NC A&T FCS professor seeks to give yogurt production a sweet boost
Story Date: 4/12/2022

 

Source: NC A&T COLLEGE OF AGRICULTURE AND ENVIRONMENTAL SCIENCES, 3/28/22


Five to ten thousand years ago, when the first cow, goat or sheep herders in Mesopotamia discovered that they could not only eat the fermented milk that their warm climate had produced, but that they could make it tasty, the culinary world gained an asset: yogurt was born.

This ancient food, thought to have been eaten as long as milk-producing animals have been domesticated, not only enabled milk to be preserved through fermentation, which turns it into yogurt or cheese. It also proved to have numerous health benefits as an excellent source of protein, calcium and probiotics.

By the 20th century, yogurt had hit the big time, having migrated to Europe with travelers from Arabia, Turkey, India and Russia in the Middle Ages, then gone around the world as both a creamy, fruity breakfast and snack essential and a nutritious cooking staple.

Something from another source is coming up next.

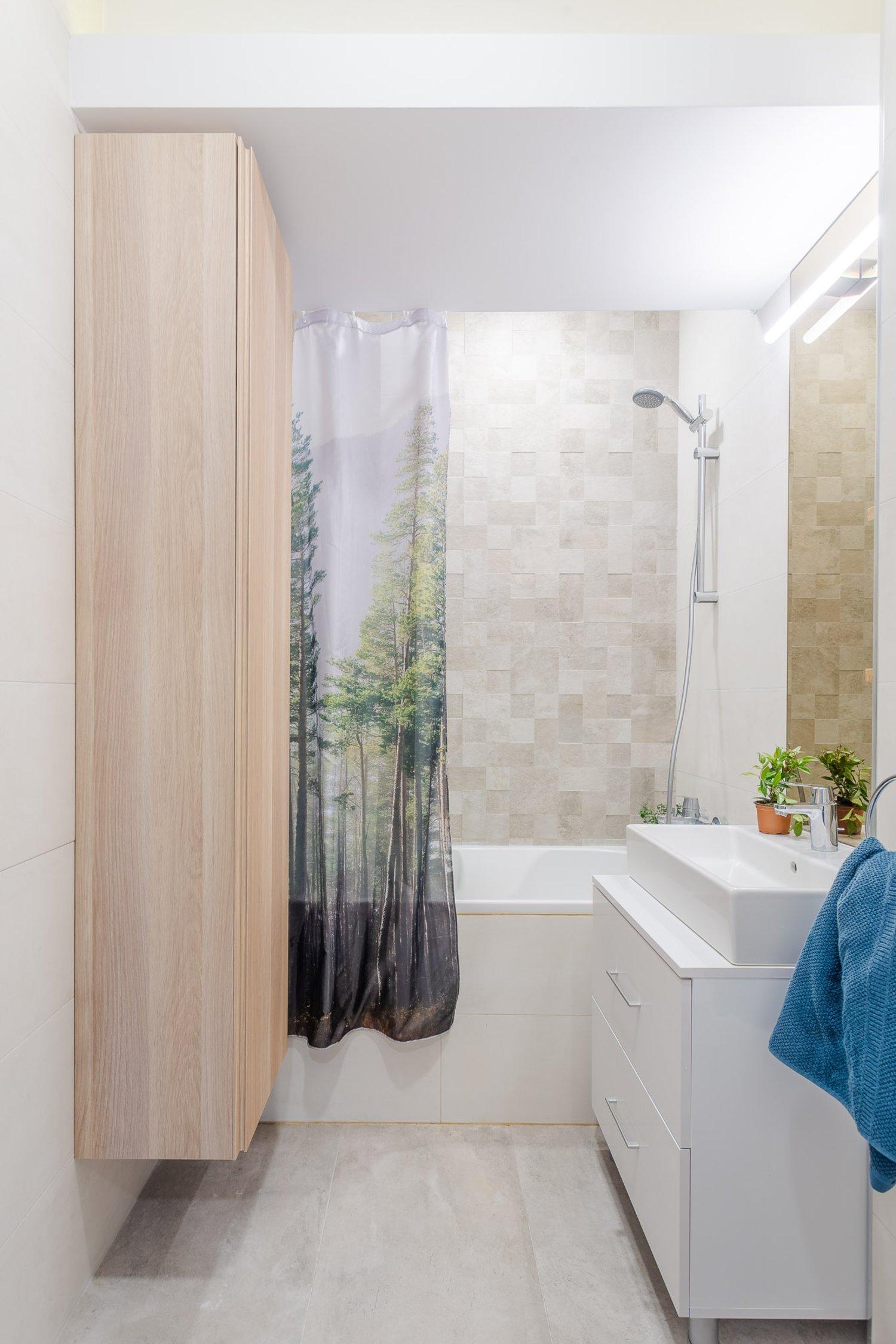 Amenajare apartament de burlac - baie minimalistă, mobilier alb, perdea de duș, dulap suspendat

The purpose of the fermentation process that creates yogurt had turned from simply preserving the milk product, to selling it.


Food scientist Salam Ibrahim, Ph.D., in the Department of Family and Consumer Sciences, has researched yogurt and its benefits for the past 22 years, and has witnessed much of yogurt’s progression from niche health food to dairy aisle powerhouse. Within this evolution, he has seen issues arise for the industry.